Writing Better Tests
To write better tests, we first need to remember why we’re writing tests.
The obvious answer, and the traditional narrative, is to prevent regressions. We write tests to verify the functionality of our code. Then, if we change the code and introduce a bug, we know about it.
It’s hard to argue with this; Tests definitely do find bugs. But from my experience, tests need to be updated more often than they find bugs. If this is the only reason that we write tests, it probably isn't worth it.
So why do we write tests?
The initial reason we write tests is because it’s a convenient way to develop our code. We can add functionality, writing tests as we go to cover our tracks. Tests provide the scaffolding from which we can poke and prod our system in ways that would be difficult or impossible using manual testing. Unlike in construction, we can leave our scaffolding up!

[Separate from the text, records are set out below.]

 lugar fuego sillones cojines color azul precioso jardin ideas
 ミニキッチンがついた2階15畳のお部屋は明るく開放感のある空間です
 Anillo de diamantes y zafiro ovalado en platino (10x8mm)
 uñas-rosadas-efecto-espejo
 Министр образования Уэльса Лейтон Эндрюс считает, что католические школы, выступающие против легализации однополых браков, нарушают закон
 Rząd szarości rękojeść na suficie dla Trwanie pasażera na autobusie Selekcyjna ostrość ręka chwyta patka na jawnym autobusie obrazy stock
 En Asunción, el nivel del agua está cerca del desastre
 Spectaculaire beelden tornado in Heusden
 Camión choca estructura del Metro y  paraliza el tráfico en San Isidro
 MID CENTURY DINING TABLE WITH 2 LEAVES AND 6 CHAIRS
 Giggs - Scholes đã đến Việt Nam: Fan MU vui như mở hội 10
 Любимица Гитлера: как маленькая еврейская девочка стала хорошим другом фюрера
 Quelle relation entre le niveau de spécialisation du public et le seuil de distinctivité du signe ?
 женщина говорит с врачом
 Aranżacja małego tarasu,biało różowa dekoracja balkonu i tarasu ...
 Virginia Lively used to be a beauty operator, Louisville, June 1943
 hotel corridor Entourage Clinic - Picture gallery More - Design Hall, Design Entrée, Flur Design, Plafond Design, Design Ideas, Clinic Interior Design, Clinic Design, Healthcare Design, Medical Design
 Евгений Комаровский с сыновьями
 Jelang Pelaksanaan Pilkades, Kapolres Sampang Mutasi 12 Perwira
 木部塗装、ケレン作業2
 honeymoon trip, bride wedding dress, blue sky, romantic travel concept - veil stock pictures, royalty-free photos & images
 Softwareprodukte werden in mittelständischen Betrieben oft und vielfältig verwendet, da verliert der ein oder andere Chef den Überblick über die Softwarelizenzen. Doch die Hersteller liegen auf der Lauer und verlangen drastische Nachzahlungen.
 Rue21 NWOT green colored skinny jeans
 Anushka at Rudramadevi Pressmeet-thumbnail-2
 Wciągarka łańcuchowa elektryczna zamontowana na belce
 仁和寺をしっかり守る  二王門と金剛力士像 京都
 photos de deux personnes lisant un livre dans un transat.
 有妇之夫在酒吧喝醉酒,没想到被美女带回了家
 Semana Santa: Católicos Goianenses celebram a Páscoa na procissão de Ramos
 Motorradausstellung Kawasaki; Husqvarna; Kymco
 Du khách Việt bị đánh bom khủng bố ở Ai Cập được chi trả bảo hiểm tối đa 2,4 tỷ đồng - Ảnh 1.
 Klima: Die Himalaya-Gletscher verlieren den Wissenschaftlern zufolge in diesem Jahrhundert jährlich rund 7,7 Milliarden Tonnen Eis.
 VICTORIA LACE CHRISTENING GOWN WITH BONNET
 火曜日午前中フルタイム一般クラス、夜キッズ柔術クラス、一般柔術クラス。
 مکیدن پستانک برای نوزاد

But it’s later down the line when the true value starts to shine.
I like to think of good tests as a redundant power supply. With a redundant power supply, we can make changes to our system without any downtime. In the same way, we can make changes to code that is covered by tests with complete confidence. We can add features. We can refactor. We can bring other developers onto the project.
But what makes a good test? How can we write tests that are robust, focused, and fast?
Here’s my advice to write better tests.
Mindful testing
Mindfulness is about being fully present and aware in the moment. When you practice meditation, you practice awareness of your breath, your senses and how thoughts pop into your head.
What does this have to do with testing?
I think you can apply a similar approach to testing. Testing shouldn’t be a chore or an afterthought. As you write tests, you should be aware of what those tests are telling you about your code. This is the ‘Driven’ part of Test-Driven Development (TDD). Testing should be the principal tool that you use to guide the design of your code.
As you’re writing tests, become aware of those nagging doubts in the back of your head: Why is this so hard to test? Why does this thing have so many dependencies? It’s too complex to test properly!
These doubts are the tests trying to tell you that there are problems with the underlying code. Listen to those doubts and refactor.
Test code through its public interface
All code - whether it is a function, class, module, library, or framework - has a public interface. This is the contract for how the code is supposed to be used. This will likely go beyond the interface to particular functions. For example, a particular component might also depend on the layout of a file on disk, serialised data from a stream, or events from an event dispatcher.
We should focus our testing on the public interface, rather than providing back doors.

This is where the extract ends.